Plant responses to warming, salinity, and inundation regulate methane fluxes in coastal systems

The Greenhouse gas Exchange NeXus or GENX aims to understand the biogeochemical processes that regulate methane emissions. Located in the Smithsonian Environmental Research Center's Global Change Research Wetland (GCReW), GENX aims to understand interactions between ecology and biogeochemistry using a methane autochamber system. With this system, GENX can monitor methane emissions at a high temporal frequency to capture ebullition events, tease apart contributions from plants and microbes, and understand the interacting effects of warming, salinity, and inundation. With these data, we can improve our mechanistic representation of methane fluxes in coastal environments.

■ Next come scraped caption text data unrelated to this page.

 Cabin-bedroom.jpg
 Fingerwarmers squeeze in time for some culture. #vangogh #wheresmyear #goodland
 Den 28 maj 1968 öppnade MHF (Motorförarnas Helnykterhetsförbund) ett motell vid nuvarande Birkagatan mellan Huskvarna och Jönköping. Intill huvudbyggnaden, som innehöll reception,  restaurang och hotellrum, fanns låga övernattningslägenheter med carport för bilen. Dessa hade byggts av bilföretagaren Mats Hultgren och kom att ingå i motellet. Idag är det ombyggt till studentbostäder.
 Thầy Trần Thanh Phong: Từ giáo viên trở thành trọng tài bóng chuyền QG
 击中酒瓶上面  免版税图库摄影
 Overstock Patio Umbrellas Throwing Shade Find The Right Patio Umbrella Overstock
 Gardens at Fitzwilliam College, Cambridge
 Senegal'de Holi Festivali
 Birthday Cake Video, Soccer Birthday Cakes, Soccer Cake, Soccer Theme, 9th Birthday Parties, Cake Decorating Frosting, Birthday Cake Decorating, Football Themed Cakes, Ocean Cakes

Building on redox networks developed in the reactive transport model, PFLOTRAN, for saltmarshes located at GCReW, we incorporated the role of diurnal cycles (tides, night/day) to account for changes in plant-mediated transport associated with shifts in photosynthesis, respiration and/or transpiration based on auto-chamber data. Preliminary results indicate that the indirect effects of warming, salinity, and inundation on plant responses can have a greater effect on methane emissions than the direct effects on soil processes. By accounting for these daily cycles, we can improve representation of methane dynamics and develop ways to account for the system's heterogeneity in response to environmental shifts.